Let the path 1-> 2-> 3-> 4-> 1
Then, you will be stuck in your first while loop.

i may suggest a code in python:

def find_meet(edges_list, a,b,n):
visited = [0]*n
d = {}
visited[a] = 1
if visited[b] == 1:
return a
visited[b] = 1
t = edges_list[a]
while t!= -1 and visited[t] == 0:
visited[t] = 1
t = edges_list[t]
t = edges_list[b]
# print(visited)
while t!= -1 and visited[t] == 0:
visited[t] = 1
t = edges_list[t]
# print(visited)
if t == -1:
return -1
return t


t = int(input())
for _ in range(t):
n = int(input())
edges_list = list(map(int,input().split()))
a,b = map(int,input().split())
# print([i for i in range(n)])
# print(edges_list)
print(find_meet(edges_list, a, b, n))

################# SIddhesh dosi #######################

I am not sure how can we do it in O(Log(n)), but with O(n) it should be easy.

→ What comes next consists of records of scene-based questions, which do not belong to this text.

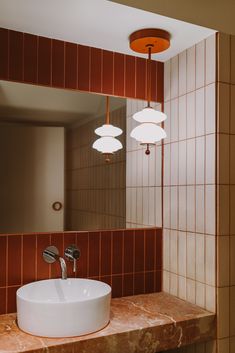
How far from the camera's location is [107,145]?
6.88ft

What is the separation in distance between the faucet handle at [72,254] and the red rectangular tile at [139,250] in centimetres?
42

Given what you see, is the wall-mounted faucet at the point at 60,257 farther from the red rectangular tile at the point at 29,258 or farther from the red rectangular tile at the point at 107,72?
the red rectangular tile at the point at 107,72

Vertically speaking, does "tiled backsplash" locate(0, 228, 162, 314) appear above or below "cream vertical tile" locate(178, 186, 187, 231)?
below

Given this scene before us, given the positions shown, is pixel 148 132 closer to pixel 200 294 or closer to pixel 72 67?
pixel 72 67

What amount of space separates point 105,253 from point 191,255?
18.3 inches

1) Keep a map where you store the cells which can be reached by C1.
2) Traverse through the path of C1, keep on storing the path in the map. {c1: 1, c1->exit: i, c1->exit->exit: 1 ....}
3) Do the same traversal for c2, at any time if you find the exit path exist in the above map then that is the meeting point of 2 cells.

In Javascript:

var path               = {},
      meetingPoint = null;
while(c1.exit) {
	var cell = c1.exit;
	path[cell] = 1;
}
while(c2.exit) {
	if (path[c2.exit] === 1) {
		meetingPoint = c2.exit;
	}
}

return meetingPoint;

Can u tell me the sol of this in c

Python code irukkah thala?

?

var path = {},
meetingPoint = null;
while(c1.exit) {
var cell = c1.exit;
path[cell] = 1;
}
while(c2.exit) {
if (path[c2.exit] === 1) {
meetingPoint = c2.exit;
}
}

return meetingPoint;

1
23

madarchod ke baccho answer toh sahi bata do

static int solution(int[] array) {
int n = array.length;
int count[] = new int[n];
Arrays.fill(count, 0);
for(int i = 0; i < n; i++) {
if(array[i] != -1)
count[array[i]] += i;
}
int maxWeight = 0;
int nodeNumber = 0;
for(int i = 0; i < n; i++) {
if(count[i] > maxWeight) {
maxWeight = count[i];
nodeNumber = i;
}
}
return nodeNumber;
}

You are given a maze with N cells. Each cell may have multiple entry points but not more than one exit (ie. entry/exit points are unidirectional doors like valves).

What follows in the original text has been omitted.